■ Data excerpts
········
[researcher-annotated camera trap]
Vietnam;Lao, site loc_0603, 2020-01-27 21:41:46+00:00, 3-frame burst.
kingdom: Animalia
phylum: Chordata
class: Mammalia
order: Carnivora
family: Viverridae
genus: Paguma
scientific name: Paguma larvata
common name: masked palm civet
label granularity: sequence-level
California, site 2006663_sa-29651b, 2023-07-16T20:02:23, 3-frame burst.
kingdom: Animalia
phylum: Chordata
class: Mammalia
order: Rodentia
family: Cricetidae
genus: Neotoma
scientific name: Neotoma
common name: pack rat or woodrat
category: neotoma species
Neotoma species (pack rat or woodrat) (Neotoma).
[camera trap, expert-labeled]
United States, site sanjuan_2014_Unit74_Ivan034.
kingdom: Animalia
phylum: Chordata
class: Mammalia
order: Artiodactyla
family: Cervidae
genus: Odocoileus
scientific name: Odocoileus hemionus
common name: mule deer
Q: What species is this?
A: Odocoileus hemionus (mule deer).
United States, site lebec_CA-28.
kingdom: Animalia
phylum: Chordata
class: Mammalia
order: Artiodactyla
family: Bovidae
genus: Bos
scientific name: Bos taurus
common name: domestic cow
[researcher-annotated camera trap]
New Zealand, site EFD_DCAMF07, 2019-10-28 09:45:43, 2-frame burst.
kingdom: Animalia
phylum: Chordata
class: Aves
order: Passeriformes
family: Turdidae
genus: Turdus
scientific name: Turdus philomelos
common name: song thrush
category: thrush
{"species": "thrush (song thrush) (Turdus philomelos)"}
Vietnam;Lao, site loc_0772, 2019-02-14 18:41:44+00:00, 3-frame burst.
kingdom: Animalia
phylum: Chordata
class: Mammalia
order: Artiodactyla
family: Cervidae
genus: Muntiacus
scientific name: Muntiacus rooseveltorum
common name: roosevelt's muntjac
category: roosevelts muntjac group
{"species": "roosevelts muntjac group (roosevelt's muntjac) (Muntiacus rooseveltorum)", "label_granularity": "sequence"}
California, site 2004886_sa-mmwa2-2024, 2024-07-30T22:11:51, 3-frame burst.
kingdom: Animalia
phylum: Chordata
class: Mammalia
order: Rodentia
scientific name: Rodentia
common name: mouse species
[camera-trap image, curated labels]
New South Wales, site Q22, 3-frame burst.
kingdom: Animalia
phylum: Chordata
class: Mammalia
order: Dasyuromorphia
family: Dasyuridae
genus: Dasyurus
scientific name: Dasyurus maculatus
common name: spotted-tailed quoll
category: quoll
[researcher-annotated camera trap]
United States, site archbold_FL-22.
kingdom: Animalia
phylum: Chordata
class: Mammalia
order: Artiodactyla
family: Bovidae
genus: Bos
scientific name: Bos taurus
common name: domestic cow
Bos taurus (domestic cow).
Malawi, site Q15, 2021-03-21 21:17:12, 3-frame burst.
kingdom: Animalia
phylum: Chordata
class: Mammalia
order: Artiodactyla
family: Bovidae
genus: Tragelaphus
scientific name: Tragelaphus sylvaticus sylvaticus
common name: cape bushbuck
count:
········
■ What is required
Looking at the records above, tally the lines holding "site" and reply with that number only.

■ Task solution
10